2019 KTM 450 XC-F on dirt track.
The WP AER 48 fork and WP shock perform best on slower to medium-speed areas of the trail and track.Jeff Allen

The KTM 450 XC-F has a neutral stance with 105mm of shock sag and is easy to move around on with its narrow radiator shroud area and flat, comfortable seat. It’s also the narrowest bike from front to rear. The Neken handlebar has an agreeable bend and less rise than the ProTaper bar on the Husqvarna, so bar position isn’t as critical. The KTM’s Brembo brakes are the best in the class as they offer the most stopping power, yet retain a progressive and predictable feel at the lever. The ODI lock-on grips are a nice feature as well.

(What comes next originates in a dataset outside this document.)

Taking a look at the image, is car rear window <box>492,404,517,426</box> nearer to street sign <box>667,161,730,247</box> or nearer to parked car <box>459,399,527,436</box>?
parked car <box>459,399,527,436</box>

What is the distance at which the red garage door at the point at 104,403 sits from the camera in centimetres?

The 2019 450 XC-F comes stock with hand guards; it and the FX 450 are the only two bikes to come with them in stock trim, which test riders appreciated on bush-filled trails. We would like to see it come stock with a skid plate too, especially considering there are three brackets on the lower part of the frame to accommodate one.

2019 KTM 450 XC-F in boulders.
The KTM’s Brembo hydraulic clutch and Brembo brakes are the best in the class.Jeff Allen

Why It Should Have Won

It has a powerful yet easy to ride engine, a nimble-handling chassis, the strongest brakes, a hydraulic clutch, and is tied for the lightest bike in the test. It’s also pleasantly quiet.

Why It Didn’t Win

The WP AER 48 fork falls short of the performance of the stock suspension components on the Yamaha and Honda. Also, the engine lacks some bottom-end excitement and vibrates more than it should.